**WHAT IS NEEDED:** Rewrite all of the rows below with every "curved seed pod" changed to "curled seed pod" and nothing else altered. Leave the pictures out of your answer.

**DATA SECTION:**
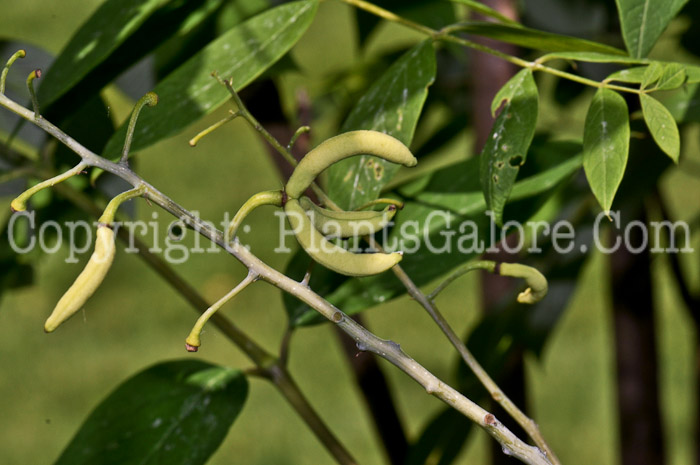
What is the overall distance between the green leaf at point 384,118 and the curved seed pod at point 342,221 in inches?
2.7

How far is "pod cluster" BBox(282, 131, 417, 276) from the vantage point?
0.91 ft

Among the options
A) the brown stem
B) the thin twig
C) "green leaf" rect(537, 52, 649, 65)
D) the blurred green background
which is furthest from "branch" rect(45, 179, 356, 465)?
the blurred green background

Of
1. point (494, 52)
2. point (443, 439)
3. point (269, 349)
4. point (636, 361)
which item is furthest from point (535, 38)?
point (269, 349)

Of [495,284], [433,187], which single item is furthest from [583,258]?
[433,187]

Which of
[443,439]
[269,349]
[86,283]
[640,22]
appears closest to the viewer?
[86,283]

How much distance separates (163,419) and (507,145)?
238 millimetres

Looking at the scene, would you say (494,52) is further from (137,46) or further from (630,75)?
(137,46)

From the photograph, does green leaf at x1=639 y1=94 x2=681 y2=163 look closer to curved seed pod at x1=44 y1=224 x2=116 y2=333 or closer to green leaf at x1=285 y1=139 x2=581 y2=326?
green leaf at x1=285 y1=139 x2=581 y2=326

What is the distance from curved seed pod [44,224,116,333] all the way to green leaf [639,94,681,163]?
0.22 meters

**OUTPUT FOR THIS TASK:**
What is the overall distance between the green leaf at point 384,118 and the curled seed pod at point 342,221 in inches?
2.7

How far is "pod cluster" BBox(282, 131, 417, 276) from the vantage point?
0.91 ft

Among the options
A) the brown stem
B) the thin twig
C) "green leaf" rect(537, 52, 649, 65)
D) the blurred green background
which is furthest from "branch" rect(45, 179, 356, 465)?
the blurred green background

Of
1. point (494, 52)
2. point (443, 439)
3. point (269, 349)
4. point (636, 361)
which item is furthest from point (535, 38)?
point (269, 349)

Of [495,284], [433,187], which single item is furthest from [583,258]?
[433,187]

Which of
[443,439]
[269,349]
[86,283]
[640,22]
appears closest to the viewer?
[86,283]

How much distance separates (163,419) and (507,145)?
238 millimetres

Looking at the scene, would you say (494,52) is further from (137,46) or further from (630,75)?
(137,46)

From the photograph, does green leaf at x1=639 y1=94 x2=681 y2=163 look closer to curled seed pod at x1=44 y1=224 x2=116 y2=333 or closer to green leaf at x1=285 y1=139 x2=581 y2=326?
green leaf at x1=285 y1=139 x2=581 y2=326

What is the distance from curled seed pod [44,224,116,333] all the way to green leaf [639,94,681,163]?
0.22 meters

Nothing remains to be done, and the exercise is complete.